Recognition of Congenital Heart Disease in the Fifth to Eighth Decades of Life

Abstract
Fifty patients with congenital heart disease in the 5th to 8th decades of life have been reviewed. Atrial septal defects were the most common lesions and were compatible with long life. Symptoms may occur late but are often rapidly progressive. Despite large left-to-right shunts, pulmonary artery pressures are often normal or only moderately increased. Misdiagnoses are common. Atrial septal defects are confused most frequently with rheumatic heart disease. A diagnosis of mitral stenosis or mitral insufficiency was made in over 50% of this group before admission to our hospital.
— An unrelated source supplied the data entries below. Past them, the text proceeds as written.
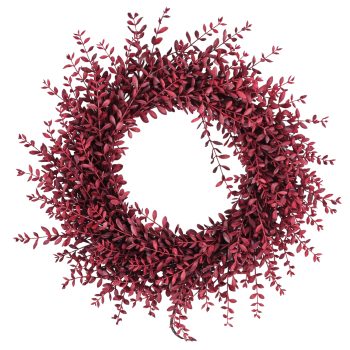 FALL WREATH BOXWOOD/MINI-LEAF 24" BURGUNDY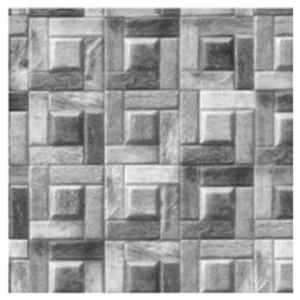 Geometric pattern featuring interlocking square and rectangular tiles in shades of gray, creating a three-dimensional effect. Wooden Matte 3D WallPaper - 530mm*10m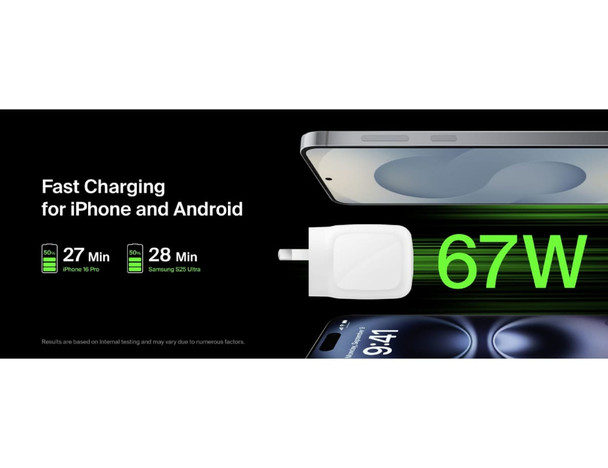 A wall charger in white with dual USB-C ports, designed for fast charging devices, featuring a simple design and a logo.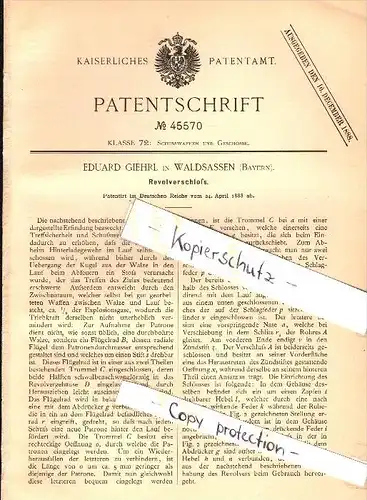 Original Patent - Eduard Giehrl in Waldsassen , 1888 , Revolverschloß , Revolver , Pistole , Bayern  !!!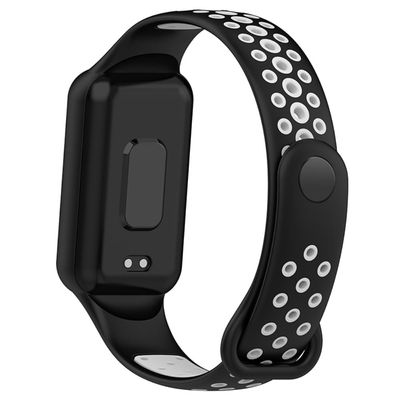 Amazfit Band 7 tofarvet silikone urrem - Sort / Grå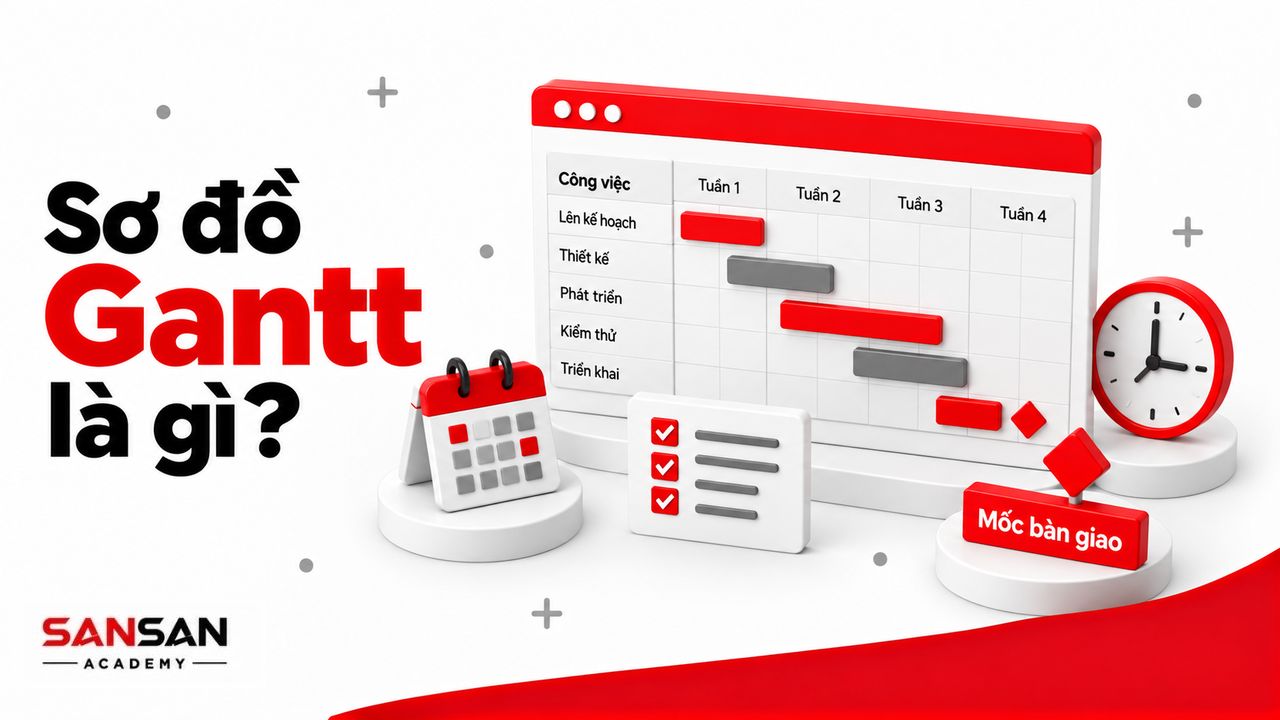 Thanh thời gian của từng nhiệm vụ và ký hiệu mốc kết thúc.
Some patients with a patent ductus arteriosus may survive to old age. The pulmonary artery pressure tends to be higher in this group than in those with atrial defects with a similar magnitude of left-to-right shunt. Patients with moderately severe pulmonic stenosis may be asymptomatic. Patients with ventricular septal defects show a high attrition rate before 40 years of age, and those surviving past 40 seem to have small and dynamically insignificant lesions. Cyanotic congenital heart disease is very rare after 40 years of age. Age alone should not be a deterrent to surgical correction of congenital heart defects. Moderate pulmonary artery hypertension is not a contraindication either, and was reversible in a number of our patients. In view of these findings, it would seem important to consider congenital heart disease in the differential diagnosis of all patients with suspected cardiac disease, even in individuals of middle age and beyond. An accurate diagnosis should be sought, since surgical correction may be possible with considerable benefit to the patient.